From Max H. Bazerman[2]:
> The first time I saw the combined three-study paper was on February 23, 2011. On this initial reading, I thought I saw a problem with implausible data in Study 3. I raised the issue with a coauthor and was assured the data was accurate. I continued to ask questions because I was not convinced by the initial responses. When I eventually met another coauthor responsible for this portion of the work at a conference, I was provided more plausible explanations and felt more confidence in the underlying data. I would note that this coauthor quickly showed me the data file on a laptop; I did not nor did I have others examine the data more carefully.
From Nina Mazar[3]:
> I want to make clear that I was not involved in conducting the field study, had no interactions with the insurance company, and don’t know when, how, or by whom exactly the data was collected and entered.
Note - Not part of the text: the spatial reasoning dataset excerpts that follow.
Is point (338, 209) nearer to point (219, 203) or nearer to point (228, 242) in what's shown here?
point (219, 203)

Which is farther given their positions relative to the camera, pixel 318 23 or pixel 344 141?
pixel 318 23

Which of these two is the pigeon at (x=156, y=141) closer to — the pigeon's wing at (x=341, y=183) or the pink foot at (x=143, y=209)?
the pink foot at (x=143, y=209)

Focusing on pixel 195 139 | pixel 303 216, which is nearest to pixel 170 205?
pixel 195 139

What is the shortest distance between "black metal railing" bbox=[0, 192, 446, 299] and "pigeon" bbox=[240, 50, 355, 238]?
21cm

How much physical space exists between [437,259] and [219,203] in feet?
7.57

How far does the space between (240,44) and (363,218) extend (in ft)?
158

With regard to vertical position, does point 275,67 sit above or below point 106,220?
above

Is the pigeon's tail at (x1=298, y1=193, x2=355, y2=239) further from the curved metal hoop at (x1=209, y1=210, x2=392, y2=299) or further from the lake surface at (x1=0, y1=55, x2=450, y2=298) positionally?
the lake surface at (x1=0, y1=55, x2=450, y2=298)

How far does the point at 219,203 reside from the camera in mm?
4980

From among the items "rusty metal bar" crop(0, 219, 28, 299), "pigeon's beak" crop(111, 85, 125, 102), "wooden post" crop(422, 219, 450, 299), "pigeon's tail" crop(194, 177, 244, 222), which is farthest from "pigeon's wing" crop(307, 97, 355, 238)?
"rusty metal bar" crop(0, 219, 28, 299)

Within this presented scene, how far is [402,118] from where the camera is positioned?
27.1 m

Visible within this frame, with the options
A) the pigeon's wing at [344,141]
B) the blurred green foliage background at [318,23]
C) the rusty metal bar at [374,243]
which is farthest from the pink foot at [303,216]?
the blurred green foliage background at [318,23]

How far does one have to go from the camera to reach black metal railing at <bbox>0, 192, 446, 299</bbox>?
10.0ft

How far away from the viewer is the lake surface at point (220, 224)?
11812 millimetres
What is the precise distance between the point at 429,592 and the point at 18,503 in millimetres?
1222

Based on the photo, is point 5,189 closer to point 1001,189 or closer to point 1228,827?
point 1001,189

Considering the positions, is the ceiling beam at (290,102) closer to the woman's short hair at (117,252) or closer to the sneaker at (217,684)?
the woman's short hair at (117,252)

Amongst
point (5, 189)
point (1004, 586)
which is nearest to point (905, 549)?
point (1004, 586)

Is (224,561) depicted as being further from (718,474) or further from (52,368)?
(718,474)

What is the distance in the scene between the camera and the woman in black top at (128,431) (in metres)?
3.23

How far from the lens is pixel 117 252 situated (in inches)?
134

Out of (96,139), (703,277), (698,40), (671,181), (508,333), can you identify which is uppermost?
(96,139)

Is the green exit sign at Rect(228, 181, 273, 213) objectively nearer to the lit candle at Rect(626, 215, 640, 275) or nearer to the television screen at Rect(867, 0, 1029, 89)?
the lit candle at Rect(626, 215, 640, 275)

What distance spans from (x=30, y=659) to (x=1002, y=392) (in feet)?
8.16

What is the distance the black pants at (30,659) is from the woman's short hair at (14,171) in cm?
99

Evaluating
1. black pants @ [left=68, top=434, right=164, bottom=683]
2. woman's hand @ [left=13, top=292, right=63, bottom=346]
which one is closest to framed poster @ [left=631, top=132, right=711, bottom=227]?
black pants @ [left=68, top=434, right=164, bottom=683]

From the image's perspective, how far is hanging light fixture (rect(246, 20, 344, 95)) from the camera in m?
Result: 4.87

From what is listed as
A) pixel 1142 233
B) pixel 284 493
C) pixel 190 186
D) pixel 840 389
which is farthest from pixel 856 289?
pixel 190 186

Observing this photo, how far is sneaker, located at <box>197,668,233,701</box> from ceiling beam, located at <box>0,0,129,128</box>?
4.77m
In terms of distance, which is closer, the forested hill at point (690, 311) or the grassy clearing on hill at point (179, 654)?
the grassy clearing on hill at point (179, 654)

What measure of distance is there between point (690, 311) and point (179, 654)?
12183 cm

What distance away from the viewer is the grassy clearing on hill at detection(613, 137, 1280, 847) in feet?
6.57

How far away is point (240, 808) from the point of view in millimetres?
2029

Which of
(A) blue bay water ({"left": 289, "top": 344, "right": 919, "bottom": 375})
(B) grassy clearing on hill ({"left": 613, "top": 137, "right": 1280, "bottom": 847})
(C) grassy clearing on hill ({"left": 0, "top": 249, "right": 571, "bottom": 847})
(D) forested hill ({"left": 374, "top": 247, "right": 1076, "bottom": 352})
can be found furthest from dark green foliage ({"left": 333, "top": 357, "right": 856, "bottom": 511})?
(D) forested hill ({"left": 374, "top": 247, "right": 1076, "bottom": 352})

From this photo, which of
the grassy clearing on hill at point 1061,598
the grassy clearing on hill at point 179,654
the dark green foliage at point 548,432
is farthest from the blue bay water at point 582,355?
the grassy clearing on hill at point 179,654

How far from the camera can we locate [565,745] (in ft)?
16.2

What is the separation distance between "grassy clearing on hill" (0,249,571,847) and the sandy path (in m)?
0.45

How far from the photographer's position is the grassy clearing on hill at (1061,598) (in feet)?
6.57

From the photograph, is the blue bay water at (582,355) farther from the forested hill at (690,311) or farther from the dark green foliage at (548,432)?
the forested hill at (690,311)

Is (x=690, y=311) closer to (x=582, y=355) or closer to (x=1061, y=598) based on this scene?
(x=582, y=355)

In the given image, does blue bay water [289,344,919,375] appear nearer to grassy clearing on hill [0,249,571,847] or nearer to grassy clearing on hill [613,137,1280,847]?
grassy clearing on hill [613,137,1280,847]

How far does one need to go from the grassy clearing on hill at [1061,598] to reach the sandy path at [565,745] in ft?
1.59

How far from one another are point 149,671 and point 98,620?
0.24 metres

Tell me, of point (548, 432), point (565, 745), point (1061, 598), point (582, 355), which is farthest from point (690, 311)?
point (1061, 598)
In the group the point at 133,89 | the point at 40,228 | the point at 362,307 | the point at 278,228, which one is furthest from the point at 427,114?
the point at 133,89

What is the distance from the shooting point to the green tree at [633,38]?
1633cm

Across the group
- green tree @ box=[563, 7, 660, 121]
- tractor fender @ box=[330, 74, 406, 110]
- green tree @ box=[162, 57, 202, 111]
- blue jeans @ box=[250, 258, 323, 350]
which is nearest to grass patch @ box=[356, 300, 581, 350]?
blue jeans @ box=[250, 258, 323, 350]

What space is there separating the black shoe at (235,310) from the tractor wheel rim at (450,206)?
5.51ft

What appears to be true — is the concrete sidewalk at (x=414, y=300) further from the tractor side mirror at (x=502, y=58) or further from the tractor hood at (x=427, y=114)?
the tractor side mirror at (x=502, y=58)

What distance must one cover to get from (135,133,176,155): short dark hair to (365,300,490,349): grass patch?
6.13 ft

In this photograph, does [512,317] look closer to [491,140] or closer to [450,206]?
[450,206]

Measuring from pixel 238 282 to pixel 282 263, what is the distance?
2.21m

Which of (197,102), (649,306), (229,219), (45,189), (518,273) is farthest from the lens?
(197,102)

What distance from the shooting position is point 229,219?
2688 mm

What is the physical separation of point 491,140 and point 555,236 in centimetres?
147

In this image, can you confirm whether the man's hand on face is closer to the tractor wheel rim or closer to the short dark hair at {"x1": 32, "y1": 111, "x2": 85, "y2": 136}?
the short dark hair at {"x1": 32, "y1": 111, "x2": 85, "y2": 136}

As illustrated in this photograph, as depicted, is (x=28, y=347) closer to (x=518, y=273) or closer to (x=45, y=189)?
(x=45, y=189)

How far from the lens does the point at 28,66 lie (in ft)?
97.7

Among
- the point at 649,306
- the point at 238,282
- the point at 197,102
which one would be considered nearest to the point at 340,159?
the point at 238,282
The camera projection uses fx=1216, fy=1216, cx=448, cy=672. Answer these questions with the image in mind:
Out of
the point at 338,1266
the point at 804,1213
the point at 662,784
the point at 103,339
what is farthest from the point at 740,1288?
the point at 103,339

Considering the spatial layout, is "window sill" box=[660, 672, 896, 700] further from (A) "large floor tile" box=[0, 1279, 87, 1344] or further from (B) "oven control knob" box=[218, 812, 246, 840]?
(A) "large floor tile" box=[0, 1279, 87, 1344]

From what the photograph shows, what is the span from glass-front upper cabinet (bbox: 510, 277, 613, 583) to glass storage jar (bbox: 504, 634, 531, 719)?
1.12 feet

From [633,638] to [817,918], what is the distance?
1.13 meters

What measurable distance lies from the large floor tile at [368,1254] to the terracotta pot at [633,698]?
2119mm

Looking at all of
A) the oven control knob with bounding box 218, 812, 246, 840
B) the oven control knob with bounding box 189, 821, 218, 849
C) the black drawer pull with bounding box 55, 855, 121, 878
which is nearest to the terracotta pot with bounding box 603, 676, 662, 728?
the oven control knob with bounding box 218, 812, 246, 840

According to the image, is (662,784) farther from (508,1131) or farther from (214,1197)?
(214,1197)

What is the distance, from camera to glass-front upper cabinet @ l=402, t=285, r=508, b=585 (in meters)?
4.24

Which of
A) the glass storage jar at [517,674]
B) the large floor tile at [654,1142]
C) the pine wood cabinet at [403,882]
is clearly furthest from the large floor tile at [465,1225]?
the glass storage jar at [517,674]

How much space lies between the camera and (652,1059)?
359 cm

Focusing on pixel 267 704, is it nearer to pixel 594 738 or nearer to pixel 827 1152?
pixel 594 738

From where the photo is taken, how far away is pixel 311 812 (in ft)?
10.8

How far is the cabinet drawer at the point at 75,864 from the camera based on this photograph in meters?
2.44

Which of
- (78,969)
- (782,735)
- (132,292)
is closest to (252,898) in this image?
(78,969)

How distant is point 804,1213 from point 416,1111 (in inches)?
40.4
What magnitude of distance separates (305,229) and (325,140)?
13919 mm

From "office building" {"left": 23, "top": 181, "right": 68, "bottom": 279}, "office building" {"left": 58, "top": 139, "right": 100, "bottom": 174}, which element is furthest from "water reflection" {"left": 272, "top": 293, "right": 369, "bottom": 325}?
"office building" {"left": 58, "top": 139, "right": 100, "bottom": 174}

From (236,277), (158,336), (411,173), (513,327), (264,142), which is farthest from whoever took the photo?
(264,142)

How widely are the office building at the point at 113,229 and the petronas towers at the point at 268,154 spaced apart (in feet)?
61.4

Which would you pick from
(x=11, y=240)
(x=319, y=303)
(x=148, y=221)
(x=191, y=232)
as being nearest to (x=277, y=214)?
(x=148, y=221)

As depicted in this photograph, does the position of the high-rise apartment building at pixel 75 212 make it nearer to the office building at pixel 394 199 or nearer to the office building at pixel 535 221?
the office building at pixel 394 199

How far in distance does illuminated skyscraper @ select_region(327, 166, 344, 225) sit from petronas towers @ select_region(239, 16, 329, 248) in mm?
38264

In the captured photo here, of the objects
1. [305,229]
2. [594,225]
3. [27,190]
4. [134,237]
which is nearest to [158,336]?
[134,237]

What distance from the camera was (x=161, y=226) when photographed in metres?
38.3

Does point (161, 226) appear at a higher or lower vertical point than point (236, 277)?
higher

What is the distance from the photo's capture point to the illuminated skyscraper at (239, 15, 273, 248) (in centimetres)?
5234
I have no knowledge of who fabricated the data.
and
> This whole situation has reinforced the importance of having an explicit team contract, that clearly establishes roles, responsibilities, and processes
[1] http://datacolada.org/storage_strong/Gino-memo-data-colada-A...
[2] http://datacolada.org/storage_strong/fraud.resonse.max_.8.13...
[3] http://datacolada.org/storage_strong/20210816_NM-Response2Da...
namelessoracle 2021-08-17 17:02:49 +0000 UTC [ - ]
While the insurance company as a whole didn't. There may have been someone inside the insurance company who wanted to justify spending funds to do this research and wanted a laurel on their cap about how they improved the accuracy of self reporting by X or Y value.
duxup 2021-08-17 16:15:56 +0000 UTC [ - ]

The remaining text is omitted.